A PROPOS DU TEMPS (POéSIE LIBRE RIMéE)
Notre langue française, née de parlers antiques,
Est si fertile en mots, tellement musicale !
Son bagage, pourtant, n’est pas satisfaisant.
Un exemple suffit pour étayer ma thèse :
Si je parle du temps, qu’évoque-t-il d’emblée ?
S’agit-il du climat, du soleil, de la pluie
Ou des jours qui trottinent en nous faisant vieillir ?
Les saisons se succèdent et modifient le temps…
L’horloge, imperturbable, aiguillonne le temps…
Ce terme-là devrait avoir un rôle unique.
Or, il a deux fonctions, chose paradoxale,
Qui n’ont rien en commun. Qu’importe ! Venons-en
Au sujet d’aujourd’hui. Fermons la parenthèse.
Nous parlerons du temps qui déroule une année.
C’est le temps historique ; il s’égrène et s’enfuit,
Emportant le présent que l’on peine à cueillir.
L’invariabilité, c’est la loi de ce temps.
L’horloge en est la preuve ; on la croit mais, pourtant…
Quand, autour d’une table, une famille heureuse
S’assemble et se revoit pour un repas festif,
Arrosé de nectars, éclaboussé de rires,
Chacun oublie le temps, le temps chronologique.
La fête arrive au terme ; il faut bien une fin.
On consulte sa montre ; on s’inquiète de l’heure.
Pourquoi ce beau moment n’est-il pas éternel ?
Au contraire, on dirait que l’horloge sournoise
A pressé ses aiguilles pour écourter le temps.

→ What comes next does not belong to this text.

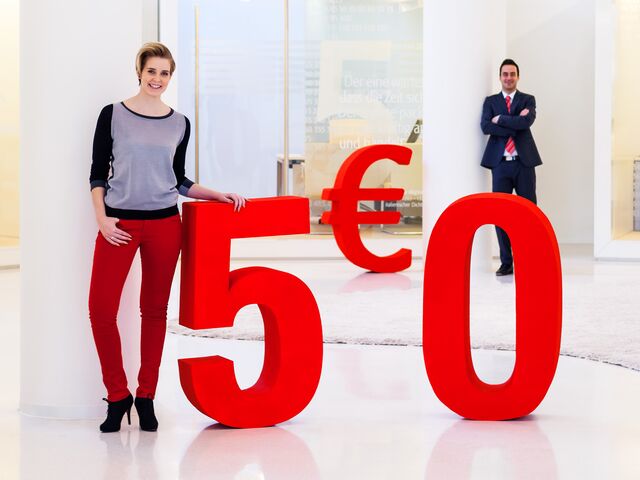 Berater + Kundin "50 Jahre"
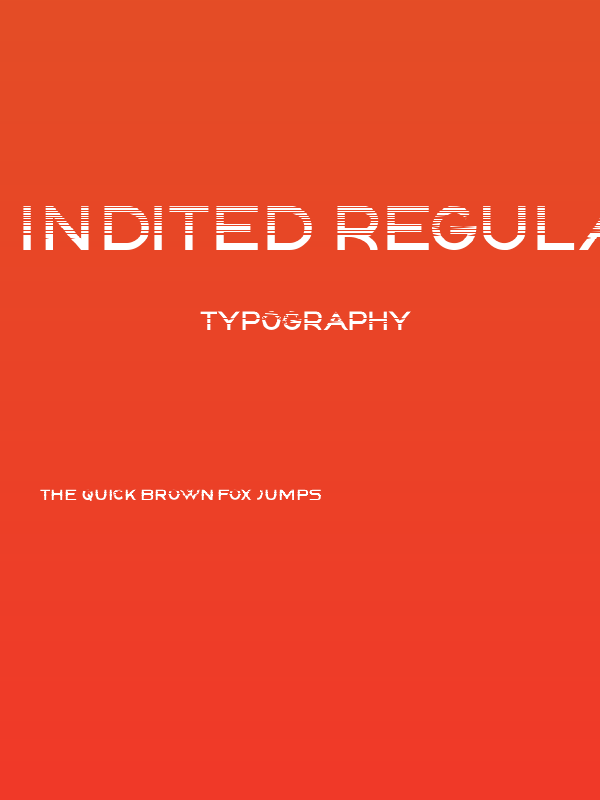 Indited Regular Poster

Par contre, sans surprise, une femme amoureuse
Loin de son bien-aimé, quel qu’en soit le motif,
Ne se contente pas d’appeler ou d’écrire.

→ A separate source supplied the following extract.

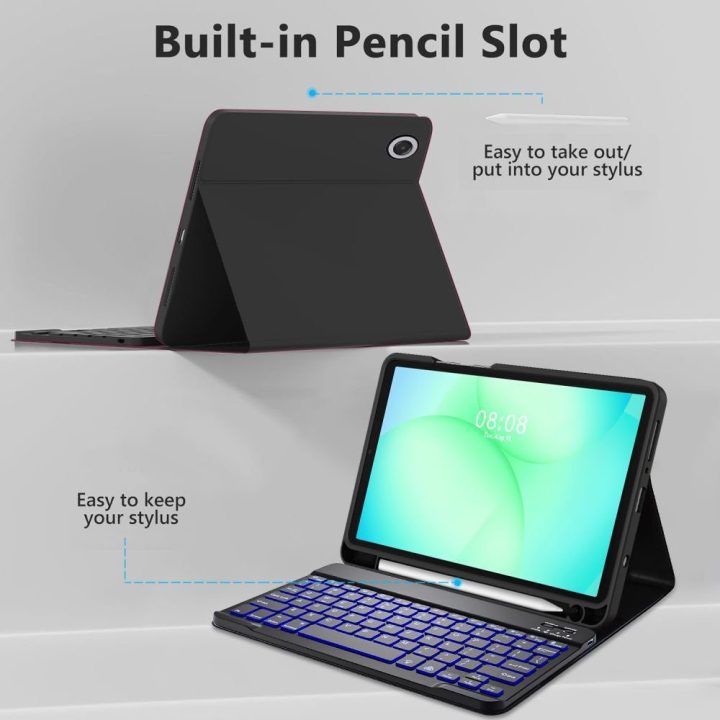 Samsung Galaxy Tab A9 / A11 8.7 dėklas juodas SC Pen Case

Elle attend, cœur battant, la minute magique
Où leurs âmes et leurs corps exulteront enfin.
Car le rythme des jours, multipliant ses heures,
Se révèle, pour elle, éprouvant et cruel.
On dirait que le temps lui cherche quelque noise,
S’étire sans remords, ignorant qu’elle attend.
Le temps paraît trop long ; le temps paraît trop court,
Alors qu’il est pareil, alors qu’il est constant.
Ses écarts apparents nous semblent déroutants.
C’est notre état d’esprit qui fait varier le temps.
Ce n’est qu’une illusion, comme il y en a tant,
Un mirage de plus que le destin nous tend,
Selon que l’on est triste ou que l’on est content.
L’horloge, sans faillir, écosse les instants.
Ne comptons pas sur elle pour nous porter secours.